[start Records provided]

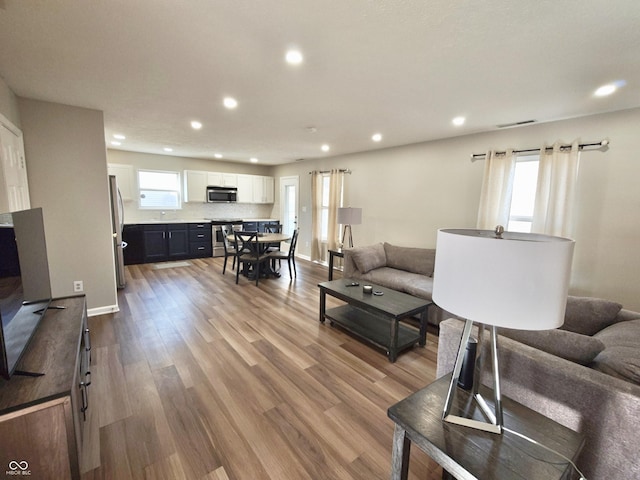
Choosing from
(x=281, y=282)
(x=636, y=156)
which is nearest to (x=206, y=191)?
(x=281, y=282)

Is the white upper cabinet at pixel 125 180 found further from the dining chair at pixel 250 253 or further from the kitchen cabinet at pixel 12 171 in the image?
the kitchen cabinet at pixel 12 171

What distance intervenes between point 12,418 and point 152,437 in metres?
0.84

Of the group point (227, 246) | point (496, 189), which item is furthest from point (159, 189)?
point (496, 189)

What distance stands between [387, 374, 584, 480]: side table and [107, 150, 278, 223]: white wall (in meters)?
7.05

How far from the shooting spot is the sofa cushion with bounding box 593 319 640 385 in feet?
4.01

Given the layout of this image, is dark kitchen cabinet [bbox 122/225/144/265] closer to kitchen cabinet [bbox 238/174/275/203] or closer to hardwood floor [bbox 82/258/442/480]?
kitchen cabinet [bbox 238/174/275/203]

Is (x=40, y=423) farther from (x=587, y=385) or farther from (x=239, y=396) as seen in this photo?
(x=587, y=385)

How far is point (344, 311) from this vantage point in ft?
11.5

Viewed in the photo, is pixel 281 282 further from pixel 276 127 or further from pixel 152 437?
pixel 152 437

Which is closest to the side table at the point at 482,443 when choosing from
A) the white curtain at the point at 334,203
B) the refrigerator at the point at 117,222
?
the refrigerator at the point at 117,222

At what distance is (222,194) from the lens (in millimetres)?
7137

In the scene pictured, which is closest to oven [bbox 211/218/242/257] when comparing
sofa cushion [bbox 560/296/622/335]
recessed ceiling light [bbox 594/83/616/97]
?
sofa cushion [bbox 560/296/622/335]

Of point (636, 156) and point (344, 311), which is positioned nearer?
point (636, 156)

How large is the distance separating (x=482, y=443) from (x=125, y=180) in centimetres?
736
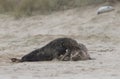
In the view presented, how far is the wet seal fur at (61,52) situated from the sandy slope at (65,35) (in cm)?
32

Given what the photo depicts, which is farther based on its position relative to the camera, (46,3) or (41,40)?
(46,3)

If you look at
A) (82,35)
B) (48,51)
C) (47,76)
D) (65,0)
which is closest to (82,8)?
(65,0)

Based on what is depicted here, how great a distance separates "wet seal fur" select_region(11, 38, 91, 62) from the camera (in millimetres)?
13016

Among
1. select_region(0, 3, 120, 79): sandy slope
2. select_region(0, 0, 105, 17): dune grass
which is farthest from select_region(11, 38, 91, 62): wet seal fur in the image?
select_region(0, 0, 105, 17): dune grass

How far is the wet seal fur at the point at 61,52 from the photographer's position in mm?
13016

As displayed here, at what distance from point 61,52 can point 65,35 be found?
5.46 m

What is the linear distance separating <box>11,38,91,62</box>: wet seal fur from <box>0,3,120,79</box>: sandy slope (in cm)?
32

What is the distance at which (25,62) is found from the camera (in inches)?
510

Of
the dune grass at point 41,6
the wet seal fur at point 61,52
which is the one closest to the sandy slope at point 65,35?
the wet seal fur at point 61,52

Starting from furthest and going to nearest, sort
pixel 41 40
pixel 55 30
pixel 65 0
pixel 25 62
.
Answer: pixel 65 0, pixel 55 30, pixel 41 40, pixel 25 62

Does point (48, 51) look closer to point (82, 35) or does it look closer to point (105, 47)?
point (105, 47)

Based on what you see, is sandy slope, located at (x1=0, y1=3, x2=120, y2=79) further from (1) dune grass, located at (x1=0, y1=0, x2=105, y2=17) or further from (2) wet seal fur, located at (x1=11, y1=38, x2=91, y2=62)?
(1) dune grass, located at (x1=0, y1=0, x2=105, y2=17)

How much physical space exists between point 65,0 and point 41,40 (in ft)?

[end Records provided]

▶ Directive:
Beginning at the line where "Starting from furthest" appears, extract each line through the end of the data above; keep them exact and include nothing else.

▶ Expected answer:
Starting from furthest and going to nearest, sort
pixel 41 40
pixel 55 30
pixel 65 0
pixel 25 62
.
Answer: pixel 65 0, pixel 55 30, pixel 41 40, pixel 25 62

Does point (48, 51) look closer to point (82, 35) or does it look closer to point (105, 47)?
point (105, 47)

Based on what you see, is sandy slope, located at (x1=0, y1=3, x2=120, y2=79) further from (1) dune grass, located at (x1=0, y1=0, x2=105, y2=17) or further from (2) wet seal fur, located at (x1=11, y1=38, x2=91, y2=62)?
(1) dune grass, located at (x1=0, y1=0, x2=105, y2=17)

How much physical space exists between point 65,0 and point 41,40 (in ft)?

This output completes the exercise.